ABOUT mPROV

Thanks to rapid growth in sensors (embedded in phones, wearables, vehicles, and environments), the quantity and richness of health-related sensor data is exploding. By continuously capturing human health, behavior, and environmental risk factors at fine granularity, such data hold tremendous potential to advance science, and to directly impact health, wellness, mobility/transportation, and energy. Health is a focal application area for sensors due to the confluence of rapidly dropping gene sequencing costs and the wide availability of health records that enable a “precision medicine” approach to discovery and care.

The need for computational models of human health and behavior, combined with the uncertainty and variable quality of sensor data collected in the mobile setting, motivates our proposed work to enable its study within the computing/CISE research community, which has been slow in making progress on these research challenges. Major hurdles include lack of access to high-quality mobile sensor data, regulatory obligations in accessing and using mobile sensor data collected from humans, and a lack of metadata capture and access services for the provenance, quality, and integrity of the data and inferences made from it. Doing research with mobile sensor data requires investigators to acquire sensors, design user studies, obtain IRB approval, recruit human subjects, conduct the studies, collect data, annotate and curate the data, develop computational models to process the data, and to evaluate the models.
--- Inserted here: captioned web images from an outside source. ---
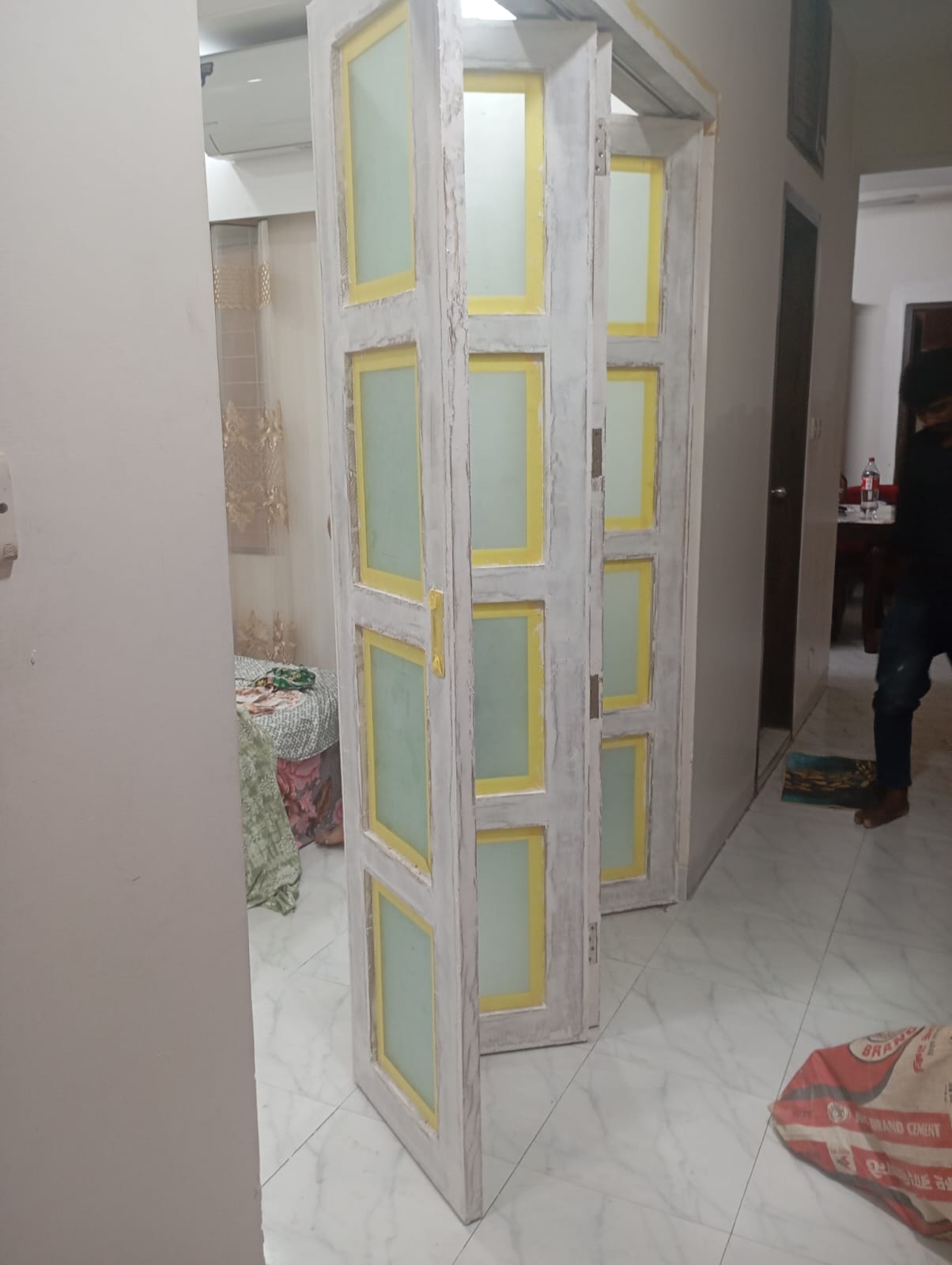 Sliding Door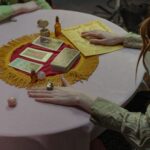 4 Ζώδια Που Σε Τραβούν Σαν Μαγνήτης — Και Δεν Μπορείς να Ξεφύγεις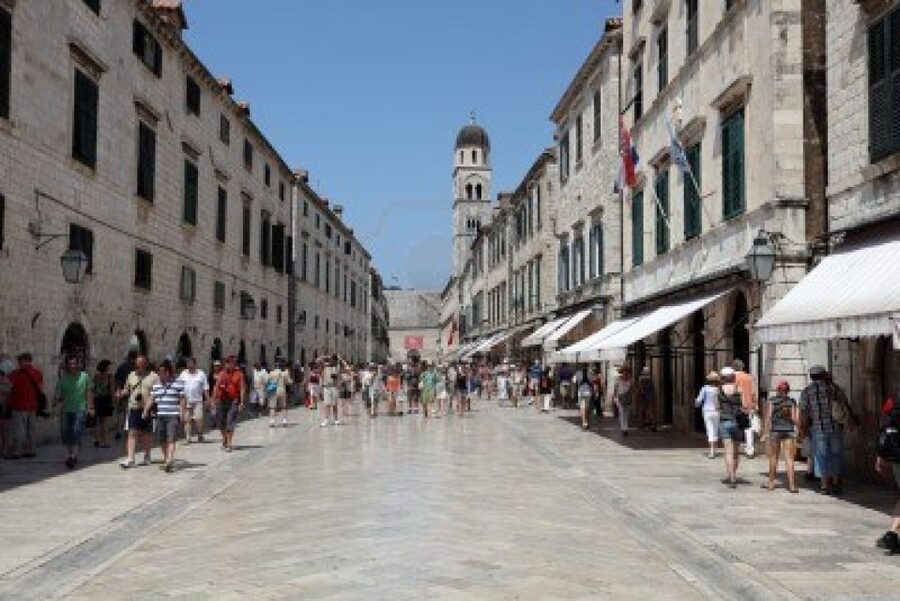 From Split/Trogir: Dubrovnik Guided Tour with a Stop in Ston - Arriving in Dubrovnik: Stradun Promenade and your first real sense of the city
To overcome the hurdles in using mobile sensor data collected in the context of health and wellness, mProv will develop a data cyberinfrastructure that addresses the unique aspects of mobile sensor data to facilitate their use and analysis by researchers in computing, engineering and other disciplines. This includes developing techniques for integrating metadata and data capture over mobile streaming data, and for propagating such data in order to enable reasoning about uncertainty and variability; runtime infrastructure and APIs for efficient sensor data acquisition and reply (integrated with human data capture); and mechanisms for managing privacy policies. To seed the entire effort with real data, we will utilize data collected in ongoing user studies in the MD2K Center of Excellence and collaborate with Open Humans project to recruit individuals who are willing to donate their sensor data for research use without restriction. Finally, metadata for mobile sensors that collect data in users’ natural environments may itself be privacy sensitive. We will investigate privacy mechanisms to ensure privacy of data contributors, while facilitating research with their data and associated metadata.